======== TASK MATERIAL ========
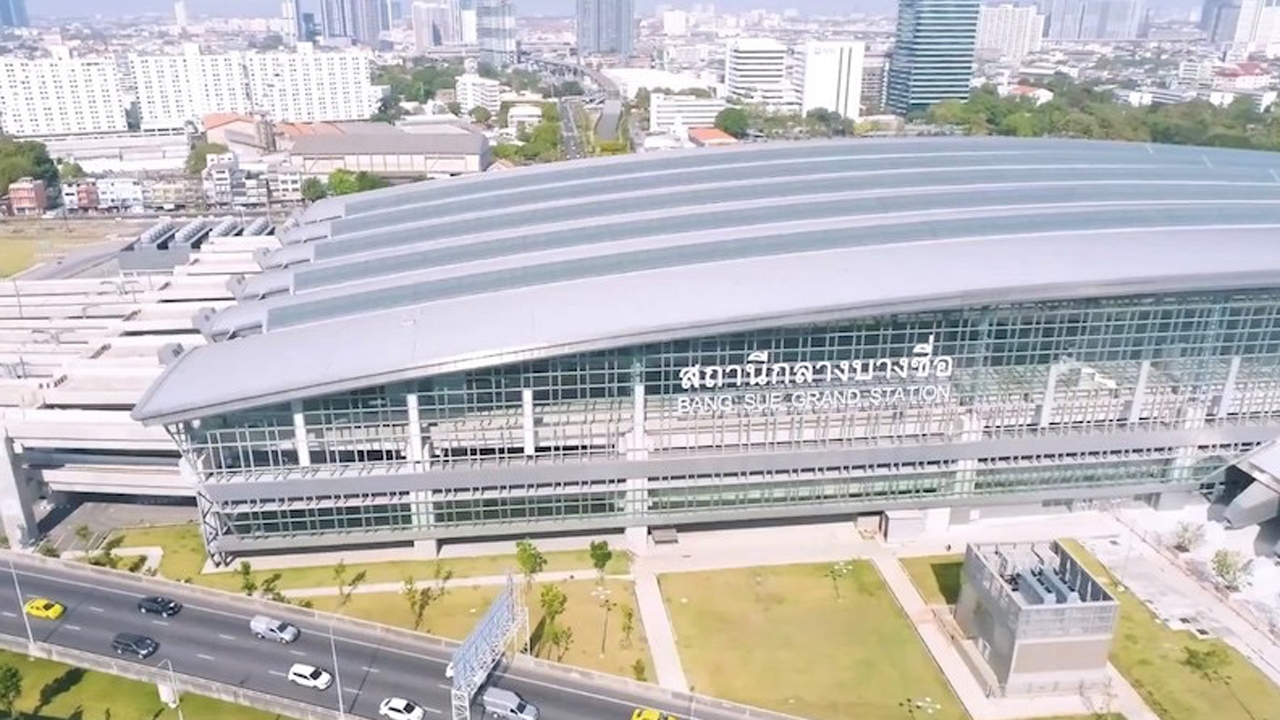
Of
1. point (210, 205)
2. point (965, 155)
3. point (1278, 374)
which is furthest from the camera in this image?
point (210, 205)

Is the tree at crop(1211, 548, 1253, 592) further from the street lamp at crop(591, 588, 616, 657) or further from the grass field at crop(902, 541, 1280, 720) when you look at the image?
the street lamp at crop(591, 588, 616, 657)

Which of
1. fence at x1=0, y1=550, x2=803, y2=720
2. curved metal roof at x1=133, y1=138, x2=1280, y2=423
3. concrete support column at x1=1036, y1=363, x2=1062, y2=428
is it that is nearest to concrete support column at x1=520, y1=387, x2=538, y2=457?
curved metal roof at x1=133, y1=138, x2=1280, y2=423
========
======== TASK MATERIAL ========
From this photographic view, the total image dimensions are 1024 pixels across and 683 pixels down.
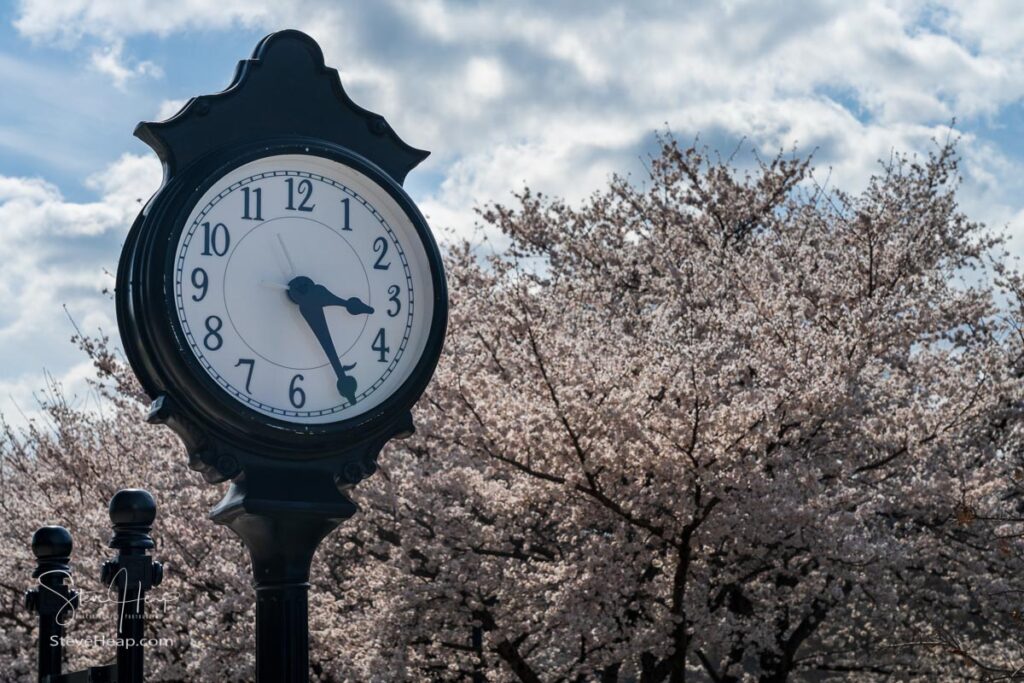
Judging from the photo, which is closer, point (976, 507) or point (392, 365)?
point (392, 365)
========
Which lines of the material above contain the word "metal"? Return each of them in full.

2. curved metal roof at x1=133, y1=138, x2=1280, y2=423
curved metal roof at x1=133, y1=138, x2=1280, y2=423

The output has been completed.